Researchers have found a way to squeeze the memory that AI agents burn through during long conversations, with measurable gains in speed and throughput.
The paper introduces UltraQuant, a 4-bit compression scheme for the key-value (KV) cache — the part of an AI system's memory that stores context across conversation turns. As agents handle longer, multi-round tasks, that cache balloons and starts choking GPU utilization. UltraQuant attacks the problem by storing cache data in FP4 format (a compact numeric representation), using FP8 queries and a technique called Walsh-Hadamard rotation to preserve accuracy. Tested against the FP8 KV baseline on AMD CDNA4 hardware, it cut median time-to-first-token by 3.47x in cache-pressured late conversation rounds and raised output throughput by 1.63x.
KV cache bloat is one of the less glamorous but genuinely hard constraints on deploying context-heavy agents at scale — the kind that power multi-step coding assistants or long-running automation.

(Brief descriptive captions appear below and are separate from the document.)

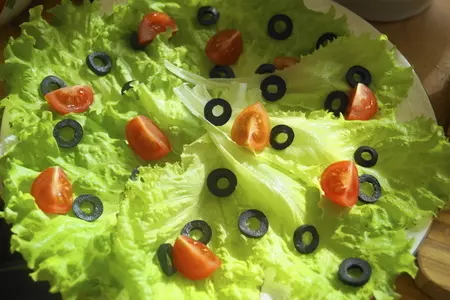 Салат с оливками и куриными фрикадельками: шаг 5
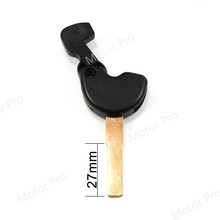 Uncut Blade Blank Key For PIAGGIO MP3 500 Motorcycle Replacement Accessories With Logo Red BLACK 2024 - buy cheap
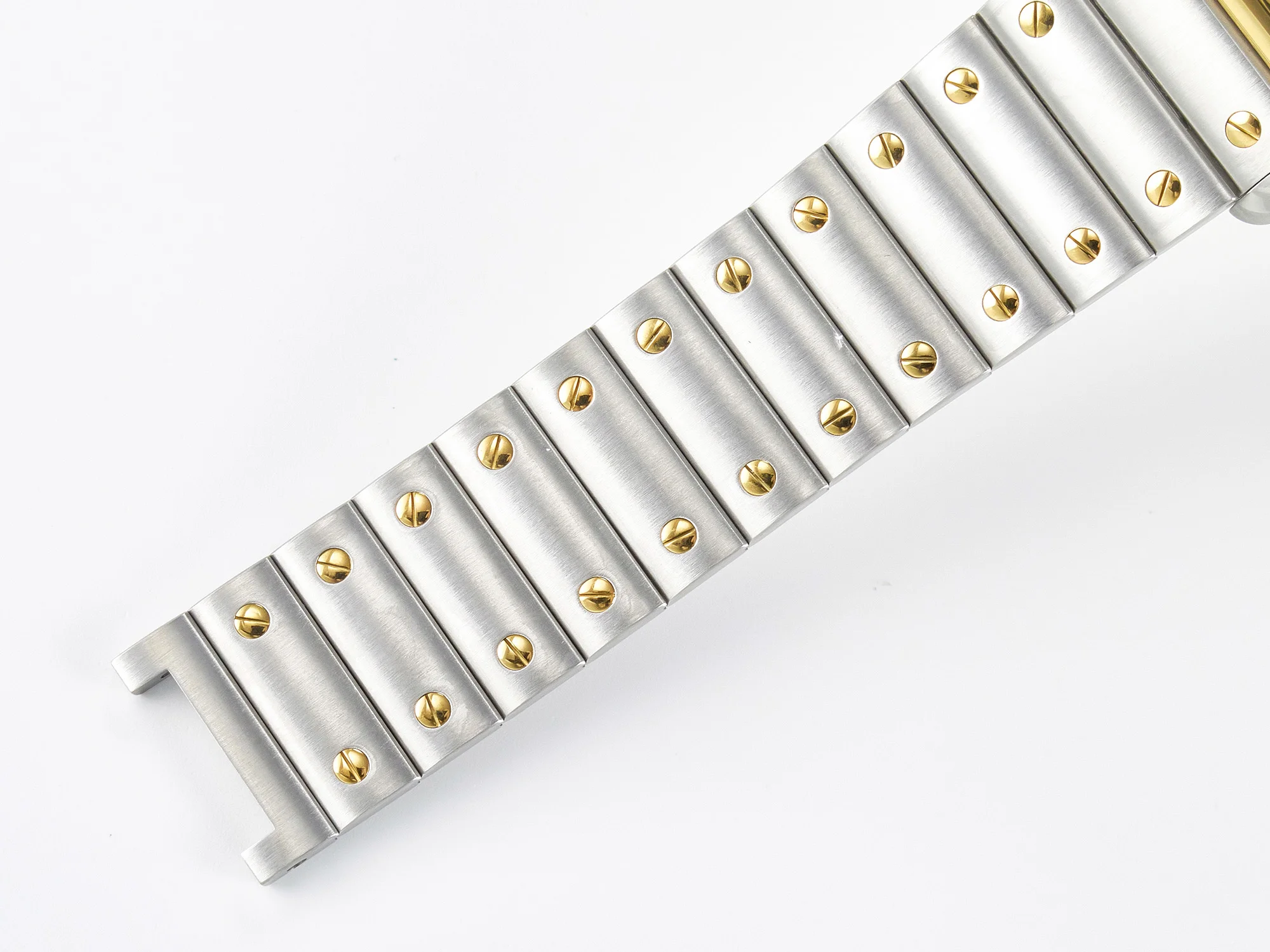 Santos de Cartier 40mm 2018 BVF 1:1 Best Edition YG Bezel White Dial on SS SmartLinks Bracelet MIYOTA 9015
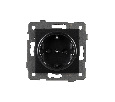 Механизм электрической розетки SCT-MEU1-PL-BK-V (250V, 16A) (Arlight, -)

Cutting cache memory without wrecking quality is the sort of engineering work that makes production deployments cheaper and faster, which matters more than benchmark scores on a fresh context window.
Noteworthy: the work is explicitly anchored to AMD GPUs and vLLM, not the Nvidia stack that dominates most inference research — a deliberate positioning choice, or a signal that AMD's CDNA4 hardware is finally competitive enough to warrant serious optimization work.